In 2016 and 2018, the World Health Organization (WHO) issued recommendations for a 7-day antibiotic regimen for all pregnant individuals with ASB to prevent persistent bacteriuria, preterm birth, and low birth weight.34 The WHO's recommendation was based on the evidence from the Cochrane Review that included 14 trials involving more than 2,000 individuals.21 In these trials, bacteriuria was defined as at least one clean-catch, midstream or catheterized urine specimen with more than 105 (100,000) CFU/mL on culture, but some of the included studies defined ASB with lower colony counts.21,31,35 The 2015 and 2019 Cochrane Reviews were limited by the quality of the studies due to numerous different designs, lack of information about randomization methods, different definitions of ASB based on varying colony counts, low statistical power, and bias.21,31,35

 

GBS remains susceptible to the beta-lactams, but individuals with a penicillin allergy should have antibiotic sensitivities determined.32 The preferred antibiotic should be selected based on drug safety considerations and local resistance patterns. (See Antibiotics for treatment of GBS bacteriuria in pregnancy.) With antibiotic resistance to erythromycin, clindamycin, and cefazolin on the rise, definitive antibiotic therapy should be based on culture and guided by the sensitivity pattern.37-39 Although nitrofurantoin typically has been avoided in the first trimester due to potential risk of birth defects, it may be prescribed in the second and early third trimesters.35,37 Nitrofurantoin and trimethoprim/sulfamethoxazole should be avoided after 36 weeks gestational age when they may increase neonatal jaundice and predisposition to kernicterus if taken in the last week before delivery.35 Additionally, nitrofurantoin has been associated with a low risk of fetal or neonatal hemolytic anemia if the mother has glucose-6-phosphate deficiency. Thus, the drug should be prescribed with caution.37

  
Table Antibiotics fo... - Click to enlarge in new windowTable Antibiotics for treatment of GBS bacteriuria in pregnancy

The CDC considers antibiotic resistance a global threat with no new antibiotics having been produced since the 1980s and has advised that alternative and/or innovative therapies need to be considered.4 New studies are investigating maternal and perinatal outcomes to explore the efficacy, risks, and benefits of potential maternal GBS vaccination.30,40

 

Conclusion

The authors reviewed the literature to provide evidence-based recommendations regarding the management of GBS bacteriuria in pregnant individuals and found contradictory or inconclusive results with substantial biases. Caution is advised when drawing conclusions for treating GBS ASB at low colony counts.
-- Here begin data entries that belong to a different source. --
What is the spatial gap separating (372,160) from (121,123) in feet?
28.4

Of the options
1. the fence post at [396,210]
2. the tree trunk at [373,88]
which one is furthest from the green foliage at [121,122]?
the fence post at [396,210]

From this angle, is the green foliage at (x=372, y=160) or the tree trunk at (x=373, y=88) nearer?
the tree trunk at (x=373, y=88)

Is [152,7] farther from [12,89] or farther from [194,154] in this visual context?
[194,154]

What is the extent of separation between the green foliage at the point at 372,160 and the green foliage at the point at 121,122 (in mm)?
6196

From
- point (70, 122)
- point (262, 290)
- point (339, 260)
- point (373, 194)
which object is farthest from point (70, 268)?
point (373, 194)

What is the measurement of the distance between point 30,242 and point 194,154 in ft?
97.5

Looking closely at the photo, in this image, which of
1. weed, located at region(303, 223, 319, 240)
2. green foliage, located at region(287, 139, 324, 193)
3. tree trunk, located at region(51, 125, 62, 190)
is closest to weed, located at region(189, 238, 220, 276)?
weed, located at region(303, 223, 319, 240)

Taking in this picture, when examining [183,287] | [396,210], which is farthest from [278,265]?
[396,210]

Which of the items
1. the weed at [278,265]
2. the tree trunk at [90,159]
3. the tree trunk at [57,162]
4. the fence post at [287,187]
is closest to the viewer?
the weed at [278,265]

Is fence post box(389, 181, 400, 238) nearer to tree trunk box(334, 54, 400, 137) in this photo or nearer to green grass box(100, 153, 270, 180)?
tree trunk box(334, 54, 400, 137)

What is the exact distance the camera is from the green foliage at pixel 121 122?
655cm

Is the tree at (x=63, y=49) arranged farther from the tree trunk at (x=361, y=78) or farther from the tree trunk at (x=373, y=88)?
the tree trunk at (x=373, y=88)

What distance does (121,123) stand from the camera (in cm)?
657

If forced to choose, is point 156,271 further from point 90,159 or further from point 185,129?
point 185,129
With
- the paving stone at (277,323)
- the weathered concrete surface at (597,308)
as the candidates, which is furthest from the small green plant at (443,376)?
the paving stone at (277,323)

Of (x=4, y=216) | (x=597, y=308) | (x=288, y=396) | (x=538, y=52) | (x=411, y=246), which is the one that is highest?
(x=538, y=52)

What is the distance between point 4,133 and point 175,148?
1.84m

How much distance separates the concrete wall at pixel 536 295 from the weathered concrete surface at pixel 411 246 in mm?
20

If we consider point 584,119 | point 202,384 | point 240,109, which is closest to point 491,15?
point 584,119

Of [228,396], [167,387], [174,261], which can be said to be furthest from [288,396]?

The review clearly noted that treatment at the time of identification of GBS ASB with colony counts lower than 105 (100,000) CFU/mL is not recommended, as this reflects maternal anogenital colonization and may lead to antibiotic resistance. Antimicrobial stewardship is a must. Nontreatment of GBS bacteriuria at colony counts lower than 105 (100,000) CFU/mL in asymptomatic individuals offers an important opportunity to decrease inappropriate antimicrobial use.